Peripheral T3 signaling is the target of pesticides in zebrafish larvae and adult liver

• Published in: Journal of endocrinology Vol. 247; no. 1; pp. 53 - 68
• Main Authors: Colella, Marco, Nittoli, Valeria, Porciello, Alfonsina, Porreca, Immacolata, Reale, Carla, Russo, Filomena, Russo, Nicola Antonino, Roberto, Luca, Albano, Francesco, De Felice, Mario, Mallardo, Massimo, Ambrosino, Concetta
• Format: Journal Article
• Language: English
• Published: England Bioscientifica Ltd 01.10.2020
• Subjects: Animals; Chlorpyrifos - administration & dosage; Chlorpyrifos - adverse effects; Endocrine Disruptors; Ethylenethiourea - administration & dosage; Ethylenethiourea - adverse effects; Female; Forkhead Box Protein O3 - metabolism; Larva - drug effects; Larva - metabolism; Liver - drug effects; Liver - metabolism; Male; Pesticides - adverse effects; PPAR alpha - metabolism; Signal Transduction - drug effects; Signal Transduction - physiology; Thyroid Gland - growth & development; Thyroid Gland - metabolism; Thyroxine - metabolism; Triiodothyronine - metabolism; Zebrafish - growth & development; Zebrafish - metabolism; HPT axis-disrupting chemicals; peripheral T3 metabolism/signaling; liver steatosis, deiodinases; lipid metabolism
• ISSN: 0022-0795; 1479-6805
• DOI: 10.1530/JOE-20-0134

The intra-tissue levels of thyroid hormones (THs) regulate organ functions. Environmental factors can impair these levels by damaging the thyroid gland and/or peripheral TH metabolism. We investigated the effects of embryonic and/or long-life exposure to low-dose pesticides, ethylene thiourea (ETU), chlorpyrifos (CPF) and both combined on intra-tissue T4/T3 metabolism/signaling in zebrafish at different life stages. Hypothyroidism was evident in exposed larvae that showed reduced number of follicles and induced tshb mRNAs.

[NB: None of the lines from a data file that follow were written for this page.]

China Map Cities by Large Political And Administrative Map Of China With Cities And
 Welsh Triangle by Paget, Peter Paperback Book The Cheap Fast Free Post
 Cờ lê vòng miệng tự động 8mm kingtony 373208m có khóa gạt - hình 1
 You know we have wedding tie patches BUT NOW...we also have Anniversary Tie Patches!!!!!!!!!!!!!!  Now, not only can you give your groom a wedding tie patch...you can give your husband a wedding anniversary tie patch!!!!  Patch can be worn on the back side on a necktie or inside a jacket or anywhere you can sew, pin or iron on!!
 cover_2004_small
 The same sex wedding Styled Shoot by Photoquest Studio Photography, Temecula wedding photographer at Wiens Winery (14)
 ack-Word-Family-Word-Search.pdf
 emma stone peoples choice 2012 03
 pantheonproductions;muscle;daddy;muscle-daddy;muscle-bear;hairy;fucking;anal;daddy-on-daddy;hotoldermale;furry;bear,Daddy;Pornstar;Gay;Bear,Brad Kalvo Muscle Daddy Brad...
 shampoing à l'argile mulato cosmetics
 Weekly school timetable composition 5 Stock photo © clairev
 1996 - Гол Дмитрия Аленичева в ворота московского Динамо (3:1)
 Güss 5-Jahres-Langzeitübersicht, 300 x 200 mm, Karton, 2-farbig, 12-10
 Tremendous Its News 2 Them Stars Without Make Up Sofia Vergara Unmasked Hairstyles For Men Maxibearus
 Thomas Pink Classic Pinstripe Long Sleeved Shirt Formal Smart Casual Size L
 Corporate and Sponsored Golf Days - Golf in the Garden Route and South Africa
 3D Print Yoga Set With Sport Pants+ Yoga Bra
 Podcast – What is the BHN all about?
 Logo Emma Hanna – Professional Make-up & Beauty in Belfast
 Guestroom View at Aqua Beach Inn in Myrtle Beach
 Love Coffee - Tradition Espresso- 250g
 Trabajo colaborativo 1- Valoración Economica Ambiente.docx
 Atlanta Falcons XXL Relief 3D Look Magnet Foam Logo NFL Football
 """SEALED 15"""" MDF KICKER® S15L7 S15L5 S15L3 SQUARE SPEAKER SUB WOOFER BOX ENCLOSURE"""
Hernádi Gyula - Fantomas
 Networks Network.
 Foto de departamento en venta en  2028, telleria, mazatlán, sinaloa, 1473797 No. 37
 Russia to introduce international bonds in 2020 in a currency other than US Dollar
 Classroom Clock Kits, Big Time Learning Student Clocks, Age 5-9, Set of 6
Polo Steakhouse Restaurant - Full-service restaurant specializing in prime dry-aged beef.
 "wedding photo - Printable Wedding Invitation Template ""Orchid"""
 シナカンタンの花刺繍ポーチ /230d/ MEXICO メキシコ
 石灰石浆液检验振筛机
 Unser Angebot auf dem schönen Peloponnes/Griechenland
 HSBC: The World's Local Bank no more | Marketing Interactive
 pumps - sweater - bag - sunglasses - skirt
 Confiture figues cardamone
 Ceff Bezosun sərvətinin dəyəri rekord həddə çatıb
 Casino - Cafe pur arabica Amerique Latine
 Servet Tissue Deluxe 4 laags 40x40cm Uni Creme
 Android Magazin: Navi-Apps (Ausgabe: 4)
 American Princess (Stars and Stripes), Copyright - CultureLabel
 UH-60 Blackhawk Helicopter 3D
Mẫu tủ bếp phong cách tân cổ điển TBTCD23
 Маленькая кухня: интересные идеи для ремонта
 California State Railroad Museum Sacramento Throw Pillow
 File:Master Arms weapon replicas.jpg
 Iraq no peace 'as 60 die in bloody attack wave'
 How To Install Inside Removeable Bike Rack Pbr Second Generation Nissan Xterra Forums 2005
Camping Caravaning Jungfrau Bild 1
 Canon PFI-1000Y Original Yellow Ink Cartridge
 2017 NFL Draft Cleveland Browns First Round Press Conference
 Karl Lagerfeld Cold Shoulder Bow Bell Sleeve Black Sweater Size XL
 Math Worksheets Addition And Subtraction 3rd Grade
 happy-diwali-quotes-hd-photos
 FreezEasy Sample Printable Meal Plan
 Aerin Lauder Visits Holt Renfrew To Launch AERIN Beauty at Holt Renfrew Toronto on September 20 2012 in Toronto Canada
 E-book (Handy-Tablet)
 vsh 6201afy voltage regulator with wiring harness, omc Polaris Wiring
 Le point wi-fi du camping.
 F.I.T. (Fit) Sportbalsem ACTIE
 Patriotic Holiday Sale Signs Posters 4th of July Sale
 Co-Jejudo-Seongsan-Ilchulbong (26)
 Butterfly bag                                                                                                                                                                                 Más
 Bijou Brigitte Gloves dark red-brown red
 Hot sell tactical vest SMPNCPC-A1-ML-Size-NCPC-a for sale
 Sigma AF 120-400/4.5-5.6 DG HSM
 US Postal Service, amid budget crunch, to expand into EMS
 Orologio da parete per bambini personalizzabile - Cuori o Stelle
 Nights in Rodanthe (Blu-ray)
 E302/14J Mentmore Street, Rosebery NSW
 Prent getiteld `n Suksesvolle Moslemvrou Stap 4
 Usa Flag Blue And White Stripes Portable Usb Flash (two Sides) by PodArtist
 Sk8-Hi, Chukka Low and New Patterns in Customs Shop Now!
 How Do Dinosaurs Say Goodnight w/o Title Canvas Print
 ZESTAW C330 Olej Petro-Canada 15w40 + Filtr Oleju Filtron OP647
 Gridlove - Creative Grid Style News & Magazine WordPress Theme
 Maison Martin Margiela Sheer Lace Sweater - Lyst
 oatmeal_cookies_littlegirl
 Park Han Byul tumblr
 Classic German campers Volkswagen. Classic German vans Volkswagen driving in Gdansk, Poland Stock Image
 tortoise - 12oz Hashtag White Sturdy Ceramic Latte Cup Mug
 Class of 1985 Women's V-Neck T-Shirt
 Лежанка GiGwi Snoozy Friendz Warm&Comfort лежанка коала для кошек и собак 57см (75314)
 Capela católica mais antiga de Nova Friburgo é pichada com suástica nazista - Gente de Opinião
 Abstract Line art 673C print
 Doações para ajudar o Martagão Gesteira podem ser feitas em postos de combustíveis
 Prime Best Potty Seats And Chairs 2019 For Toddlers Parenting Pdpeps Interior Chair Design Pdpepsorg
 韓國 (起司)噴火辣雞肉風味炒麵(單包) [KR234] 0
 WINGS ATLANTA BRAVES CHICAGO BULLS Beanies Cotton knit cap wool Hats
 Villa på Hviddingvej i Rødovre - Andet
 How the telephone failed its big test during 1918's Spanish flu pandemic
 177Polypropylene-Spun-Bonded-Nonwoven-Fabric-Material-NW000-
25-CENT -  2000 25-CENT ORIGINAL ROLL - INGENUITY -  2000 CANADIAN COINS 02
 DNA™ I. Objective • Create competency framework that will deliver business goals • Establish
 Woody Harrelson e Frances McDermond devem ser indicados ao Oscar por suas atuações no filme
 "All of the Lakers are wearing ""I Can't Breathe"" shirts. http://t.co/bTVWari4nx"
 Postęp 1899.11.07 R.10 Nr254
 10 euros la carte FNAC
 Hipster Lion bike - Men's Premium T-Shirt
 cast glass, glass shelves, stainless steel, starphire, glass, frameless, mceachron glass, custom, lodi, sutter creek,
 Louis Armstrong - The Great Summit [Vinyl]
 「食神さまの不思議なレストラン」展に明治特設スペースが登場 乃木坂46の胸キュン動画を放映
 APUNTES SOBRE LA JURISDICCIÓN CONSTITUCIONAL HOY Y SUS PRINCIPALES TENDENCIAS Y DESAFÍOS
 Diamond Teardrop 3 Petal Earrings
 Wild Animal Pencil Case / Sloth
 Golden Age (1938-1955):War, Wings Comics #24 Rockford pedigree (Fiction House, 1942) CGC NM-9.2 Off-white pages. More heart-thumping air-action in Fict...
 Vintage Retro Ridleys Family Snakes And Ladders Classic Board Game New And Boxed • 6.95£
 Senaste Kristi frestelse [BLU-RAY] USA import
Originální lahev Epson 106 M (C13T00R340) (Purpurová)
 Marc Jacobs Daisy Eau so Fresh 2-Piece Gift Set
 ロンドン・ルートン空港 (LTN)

Despite that, we found an increase in free T4 (fT4) and free T3 (fT3) levels/signaling that was confirmed by transcriptional regulation of TH metabolic enzymes (deiodinases) and T3-regulated mRNAs (cpt1, igfbp1a). Second-generation larvae showed that thyroid and TH signaling was affected even when not directly exposed, suggesting the role of parental exposure. In adult zebrafish, we found that sex-dependent damage of hepatic T3 level/signaling was associated with liver steatosis, which was more pronounced in females, with sex-dependent alteration of transcripts codifying the key enzymes involved in ‘de novo lipogenesis’ and β-oxidation. We found impaired activation of liver T3 and PPARα/Foxo3a pathways whose deregulation was already involved in mammalian liver steatosis. The data emphasizes that the intra-tissue imbalance of the T3 level is due to thyroid endocrine disruptors (THDC) and suggests that the effect of a slight modification in T3 signaling might be amplified by its direct regulation or crosstalk with PPARα/Foxo3a pathways. Because T3 levels define the hypothyroid/hyperthyroid status of each organ, our findings might explain the pleiotropic and site-dependent effects of pesticides.